Why AC/DC chose not to have Eddie Kramer as “Highway To Hell” producer according to Malcolm and Angus Young
The late guitarist Malcolm Young said that: “The label offered us Eddie, saying, ‘He engineered for Hendrix.’ But he didn’t really fit in with us as a producer.”
“We showed him the riffs for Highway to Hell and he didn’t quite get it. We thought, This guy’s out of touch with what we are.”
His brother Angus Young completed that: “at the same time, I suppose any ideas that Eddie had didn’t seem to inspire us. I don’t know why, but he kept talking about pianos. Maybe he thought that a piano was an interesting thing for a rock and roll band.”

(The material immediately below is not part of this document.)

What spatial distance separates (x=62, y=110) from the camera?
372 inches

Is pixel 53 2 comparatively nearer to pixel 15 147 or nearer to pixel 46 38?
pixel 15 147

“But that was the wrong word to use around us. Too classical sounding! But as I said, there were some very extravagant things going on at that time.”
Eddie Kramer reportedly wanted that AC/DC recorded a cover of Spencer Davis Group hit “Gimme Some Lovin'”.
Known for classics like the title track, “Touch Too Much”, “Shot Down In Flames, “If You Want Blood (You’ve Got It) and “Beating Around the Bush”, the record became AC/DC’s first LP to break the US Top 100, eventually reaching number 17, and it propelled the band into the top ranks of hard rock acts.
It is the second highest selling AC/DC album (behind Back in Black) and is generally considered one of the greatest hard rock albums ever made.